Texte fourni
━━━━━━━━━━━━━━━━━━━━━━━━━━━━━━
Poésie féminine chantée de mariage en kabyle (urar)

 

Mots-clés

berbère, kabyle, Algérie — oralité ; poésie féminine de mariage chantée, urar ; performance, performance collective ; improvisation — mariage ; fête ; louange ; bénédiction

Production

Poésie produite par des femmes d’environ cinquante ans ayant exigé l’anonymat. Elles ont précisé que les poèmes ne leur appartiennent pas, qu’elles les avaient appris auprès de leurs mères et grands-mères et d’autres vieilles femmes durant des fêtes ou parfois en puisant de l’eau.

Édition du corpus

Collecte:  La collecte a été réalisée entre 2011 et 2013 par Yasmina Fourali avec l’aide de l’une de ses étudiantes, dans le cadre d’un projet personnel de constitution d’un corpus de poésie féminine festive. La recherche a été effectuée dans trois localités de la Kabylie-Algérie : Ahl El Ksar(Ath-Laksar), Takerboust (wilaya de Bouira) et Tala Ouamar –Tizi Gheniff (wilaya de Tizi-Ouzou). Les performances sont sollicitées et les séances ont eu lieu au domicile des chanteuses.

Transcription et traduction:  Corpus transcrit et traduit par Yasmina Fourali.

Contexte

Le terme urar est un nom polysémique qui signifie étymologiquement « jeux » ; le dérivé amurar « joueur »désigne celui qui prend part à l’urar. Dans un sens plus restreint, urar renvoie à la séance de chant accompagnée de danse, à la satire et au rire qui créent de l’animation et qui procurent de la détente. En Kabylie, ce terme est employé pour différentes occasions festives (tameghra « la fête »).Dans ce contexte, il désigne l’une des étapes du cérémonial1 marquant la naissance d’un enfant (surtout de garçon), la circoncision et le mariage. Durant ces manifestations, on assiste à la réalisation de différents genres de poésie. Cette poésie, dite « festives », se distingue, selon les énonciateurs, en poésie festive féminine et masculine.
━━━━━━━━━━━━━━━━━━━━━━━━━━━━━━
Données extraites
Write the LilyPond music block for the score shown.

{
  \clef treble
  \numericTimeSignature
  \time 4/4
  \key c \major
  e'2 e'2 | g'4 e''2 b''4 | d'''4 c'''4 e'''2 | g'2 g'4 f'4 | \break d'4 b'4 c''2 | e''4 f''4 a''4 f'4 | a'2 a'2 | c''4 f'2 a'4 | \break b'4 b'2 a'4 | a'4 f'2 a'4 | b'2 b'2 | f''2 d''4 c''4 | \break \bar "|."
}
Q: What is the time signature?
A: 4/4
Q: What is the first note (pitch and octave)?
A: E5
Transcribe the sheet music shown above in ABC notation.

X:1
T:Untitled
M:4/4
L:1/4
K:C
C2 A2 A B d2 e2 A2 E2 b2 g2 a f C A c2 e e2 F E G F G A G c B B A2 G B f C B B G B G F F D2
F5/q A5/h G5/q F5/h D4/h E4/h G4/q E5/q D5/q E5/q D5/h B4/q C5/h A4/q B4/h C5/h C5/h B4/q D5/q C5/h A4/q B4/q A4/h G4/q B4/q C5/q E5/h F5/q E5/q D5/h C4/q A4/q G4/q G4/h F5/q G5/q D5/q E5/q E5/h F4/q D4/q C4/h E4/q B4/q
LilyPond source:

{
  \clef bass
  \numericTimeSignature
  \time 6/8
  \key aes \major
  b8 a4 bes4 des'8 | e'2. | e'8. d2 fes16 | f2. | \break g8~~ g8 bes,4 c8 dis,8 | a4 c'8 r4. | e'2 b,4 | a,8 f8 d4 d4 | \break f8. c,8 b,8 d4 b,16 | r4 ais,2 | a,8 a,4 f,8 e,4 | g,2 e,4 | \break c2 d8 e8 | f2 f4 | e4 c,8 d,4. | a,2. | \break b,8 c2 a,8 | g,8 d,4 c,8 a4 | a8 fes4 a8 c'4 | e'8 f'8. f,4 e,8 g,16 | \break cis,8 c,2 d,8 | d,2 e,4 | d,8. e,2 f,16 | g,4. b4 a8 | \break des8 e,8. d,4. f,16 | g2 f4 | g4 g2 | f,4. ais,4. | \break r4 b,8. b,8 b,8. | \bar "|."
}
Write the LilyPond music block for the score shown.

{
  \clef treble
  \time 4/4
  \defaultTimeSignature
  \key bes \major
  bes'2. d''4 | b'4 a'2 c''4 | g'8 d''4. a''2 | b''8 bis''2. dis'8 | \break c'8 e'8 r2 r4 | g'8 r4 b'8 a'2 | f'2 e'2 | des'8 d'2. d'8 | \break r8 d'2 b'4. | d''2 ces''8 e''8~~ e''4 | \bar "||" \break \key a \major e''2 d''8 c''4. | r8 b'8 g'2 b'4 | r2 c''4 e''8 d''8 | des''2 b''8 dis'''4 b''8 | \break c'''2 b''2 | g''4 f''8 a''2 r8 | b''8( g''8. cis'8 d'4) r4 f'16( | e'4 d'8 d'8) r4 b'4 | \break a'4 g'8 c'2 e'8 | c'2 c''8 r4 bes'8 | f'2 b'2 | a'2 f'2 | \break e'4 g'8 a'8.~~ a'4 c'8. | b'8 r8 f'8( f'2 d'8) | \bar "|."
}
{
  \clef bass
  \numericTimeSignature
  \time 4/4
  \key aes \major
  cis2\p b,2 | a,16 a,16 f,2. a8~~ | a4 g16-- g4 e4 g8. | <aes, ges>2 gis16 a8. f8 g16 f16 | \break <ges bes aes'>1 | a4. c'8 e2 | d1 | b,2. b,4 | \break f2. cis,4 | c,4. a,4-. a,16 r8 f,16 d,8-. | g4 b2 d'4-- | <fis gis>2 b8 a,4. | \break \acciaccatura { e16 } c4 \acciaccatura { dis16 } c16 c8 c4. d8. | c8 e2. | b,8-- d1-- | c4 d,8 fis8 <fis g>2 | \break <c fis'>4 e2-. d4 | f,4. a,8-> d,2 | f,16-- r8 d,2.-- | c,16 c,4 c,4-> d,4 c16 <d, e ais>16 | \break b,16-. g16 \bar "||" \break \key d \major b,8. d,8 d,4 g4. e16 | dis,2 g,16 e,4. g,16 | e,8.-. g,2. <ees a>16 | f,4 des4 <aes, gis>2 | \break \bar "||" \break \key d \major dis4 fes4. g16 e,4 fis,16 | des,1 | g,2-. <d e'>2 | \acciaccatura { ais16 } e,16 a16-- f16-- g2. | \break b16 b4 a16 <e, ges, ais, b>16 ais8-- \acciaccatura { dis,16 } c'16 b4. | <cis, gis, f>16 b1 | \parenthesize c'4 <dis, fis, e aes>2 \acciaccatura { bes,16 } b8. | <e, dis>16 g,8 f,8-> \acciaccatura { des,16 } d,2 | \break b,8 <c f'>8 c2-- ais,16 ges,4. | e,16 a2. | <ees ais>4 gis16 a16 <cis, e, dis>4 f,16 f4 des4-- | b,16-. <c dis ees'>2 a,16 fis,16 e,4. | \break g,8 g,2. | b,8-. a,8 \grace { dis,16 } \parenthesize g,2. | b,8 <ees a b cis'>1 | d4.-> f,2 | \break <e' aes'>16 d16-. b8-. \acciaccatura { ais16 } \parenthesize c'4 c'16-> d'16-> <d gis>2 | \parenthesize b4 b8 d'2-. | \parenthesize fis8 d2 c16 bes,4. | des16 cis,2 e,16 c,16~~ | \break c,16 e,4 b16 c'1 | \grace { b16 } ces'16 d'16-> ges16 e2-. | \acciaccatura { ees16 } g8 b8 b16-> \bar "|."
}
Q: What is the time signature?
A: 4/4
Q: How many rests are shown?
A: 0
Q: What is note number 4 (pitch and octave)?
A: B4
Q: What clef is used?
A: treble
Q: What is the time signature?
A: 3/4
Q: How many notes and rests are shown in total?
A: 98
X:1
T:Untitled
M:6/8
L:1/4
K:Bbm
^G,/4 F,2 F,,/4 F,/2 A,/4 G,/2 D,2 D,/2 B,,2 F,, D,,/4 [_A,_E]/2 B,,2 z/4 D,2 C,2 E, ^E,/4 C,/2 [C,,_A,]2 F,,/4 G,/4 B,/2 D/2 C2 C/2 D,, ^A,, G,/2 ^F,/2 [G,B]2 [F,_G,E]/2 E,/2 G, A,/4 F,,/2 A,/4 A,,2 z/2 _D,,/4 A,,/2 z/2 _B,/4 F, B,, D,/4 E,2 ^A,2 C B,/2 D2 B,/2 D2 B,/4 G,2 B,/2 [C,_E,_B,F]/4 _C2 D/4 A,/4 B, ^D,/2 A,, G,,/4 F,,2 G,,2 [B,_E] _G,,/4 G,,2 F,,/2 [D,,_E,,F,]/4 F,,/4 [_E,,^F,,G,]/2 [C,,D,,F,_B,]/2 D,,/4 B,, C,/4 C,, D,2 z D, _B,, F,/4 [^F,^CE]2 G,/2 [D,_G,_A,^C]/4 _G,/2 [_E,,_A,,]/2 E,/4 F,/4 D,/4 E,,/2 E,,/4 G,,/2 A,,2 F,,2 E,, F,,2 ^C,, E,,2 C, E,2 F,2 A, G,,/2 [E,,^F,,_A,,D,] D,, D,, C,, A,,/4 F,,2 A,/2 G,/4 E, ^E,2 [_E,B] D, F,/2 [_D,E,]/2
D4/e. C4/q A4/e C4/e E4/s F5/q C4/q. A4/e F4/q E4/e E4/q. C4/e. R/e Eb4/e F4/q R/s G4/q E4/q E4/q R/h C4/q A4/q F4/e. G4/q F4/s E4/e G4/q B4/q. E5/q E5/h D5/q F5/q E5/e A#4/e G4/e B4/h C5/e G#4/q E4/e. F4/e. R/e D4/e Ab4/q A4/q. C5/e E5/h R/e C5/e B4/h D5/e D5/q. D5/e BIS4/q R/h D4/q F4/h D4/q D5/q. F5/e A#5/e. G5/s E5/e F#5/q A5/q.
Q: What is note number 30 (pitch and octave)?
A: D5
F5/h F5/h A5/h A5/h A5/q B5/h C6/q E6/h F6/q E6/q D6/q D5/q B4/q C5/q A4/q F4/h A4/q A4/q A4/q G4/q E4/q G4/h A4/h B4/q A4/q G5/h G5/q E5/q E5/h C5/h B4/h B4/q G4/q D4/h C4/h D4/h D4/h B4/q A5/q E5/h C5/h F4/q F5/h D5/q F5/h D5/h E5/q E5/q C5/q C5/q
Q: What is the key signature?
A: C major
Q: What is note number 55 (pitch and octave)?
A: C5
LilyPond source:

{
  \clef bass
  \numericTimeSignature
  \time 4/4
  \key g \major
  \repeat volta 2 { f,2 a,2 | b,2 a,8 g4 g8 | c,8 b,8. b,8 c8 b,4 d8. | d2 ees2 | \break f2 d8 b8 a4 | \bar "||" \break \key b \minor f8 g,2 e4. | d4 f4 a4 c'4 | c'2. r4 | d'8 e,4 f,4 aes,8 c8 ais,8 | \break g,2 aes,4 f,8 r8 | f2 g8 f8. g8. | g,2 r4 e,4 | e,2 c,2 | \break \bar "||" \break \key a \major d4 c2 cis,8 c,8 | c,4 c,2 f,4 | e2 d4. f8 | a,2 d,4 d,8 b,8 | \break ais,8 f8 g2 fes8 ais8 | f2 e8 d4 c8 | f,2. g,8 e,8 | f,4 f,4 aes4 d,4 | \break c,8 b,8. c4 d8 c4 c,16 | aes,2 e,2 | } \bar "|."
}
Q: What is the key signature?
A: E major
━━━━━━━━━━━━━━━━━━━━━━━━━━━━━━
Consigne
Recopiez le passage du texte sur la poésie de mariage kabyle qui commence par "Édition du corpus" et se termine par "domicile des chanteuses.", en remplaçant "localités" par "communes". La liste constitue un matériau à part, indépendant du texte.

Réponse rédigée
Édition du corpus

Collecte:  La collecte a été réalisée entre 2011 et 2013 par Yasmina Fourali avec l’aide de l’une de ses étudiantes, dans le cadre d’un projet personnel de constitution d’un corpus de poésie féminine festive. La recherche a été effectuée dans trois communes de la Kabylie-Algérie : Ahl El Ksar(Ath-Laksar), Takerboust (wilaya de Bouira) et Tala Ouamar –Tizi Gheniff (wilaya de Tizi-Ouzou). Les performances sont sollicitées et les séances ont eu lieu au domicile des chanteuses.